Yao F, Zhang R, Tian H, Li X - Int J Mol Sci (2012)

Bottom Line: Our observations indicate that the immobilized Aβ undergoes a conformational change upon exposure to the metal ions.A difference in metal binding affinity between Aβ(1-28) and Aβ(1-42) was also detected.The results suggest that SPR is an effective method to characterize the interactions between Aβ and metal ions.

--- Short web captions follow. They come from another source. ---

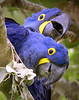 """Hyacinth Macaws <div id=""""caption_tourlink"""" align=""""right""""> [photo © guide Bret Whitney]</div>"""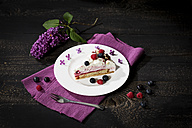 Piece of raspberry-cream cake garnished with blueberries - MAEF010598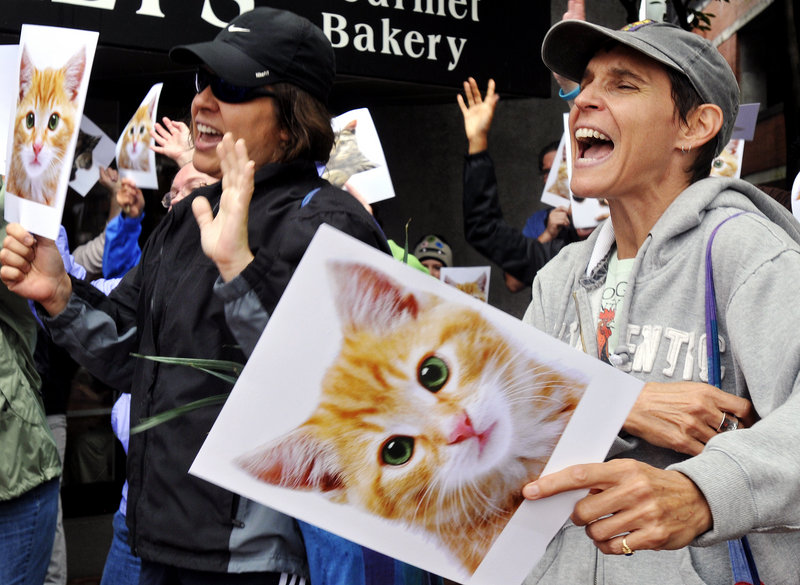 Lisa Arellano, left, and Carleen Mandalfo, both of Portland, sing to promote cat adoption during Wednesday's flash mob. The Animal Refuge League has 360 cats and kittens awaiting adoption.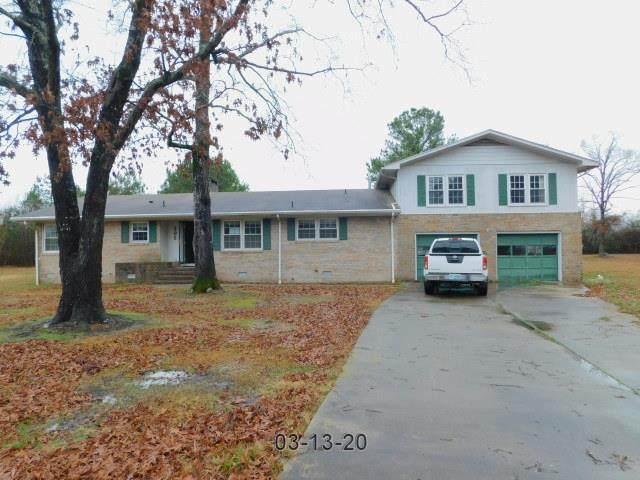 205 Camellia Drive, Goldsboro, NC 27530 (#74832) :: The Beth Hines Team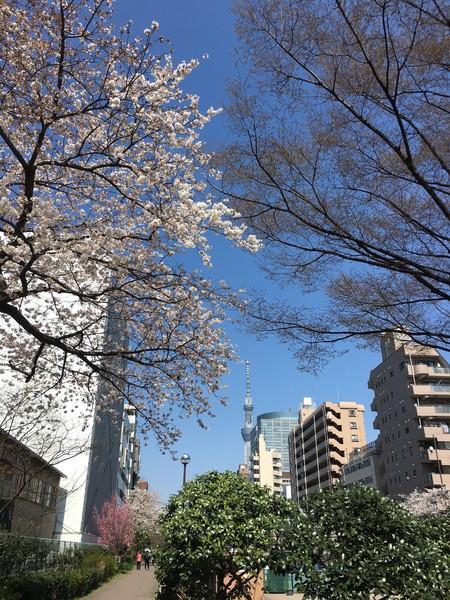 東京都墨田区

View Article: PubMed Central - PubMed

Affiliation: College of Chemistry and Chemical Engineering, Graduate University, Chinese Academy of Sciences, Beijing, 100049, China; E-Mail: yaofuj09b@mails.gucas.ac.cn.

ABSTRACT
The aggregation of β-amyloid peptide (Aβ) into fibrils plays an important role in the pathogenesis of Alzheimer's disease (AD). Metal ions including copper and zinc are closely connected to the precipitation and toxicity of Aβ. In this study, a surface plasmon resonance (SPR) biosensor was constructed to investigate the interactions between Aβ and metal ions. Aβ peptide was immobilized on the SPR chip surface through a preformed alkanethiol self-assembled monolayer (SAM). Our observations indicate that the immobilized Aβ undergoes a conformational change upon exposure to the metal ions. A difference in metal binding affinity between Aβ(1-28) and Aβ(1-42) was also detected. The results suggest that SPR is an effective method to characterize the interactions between Aβ and metal ions.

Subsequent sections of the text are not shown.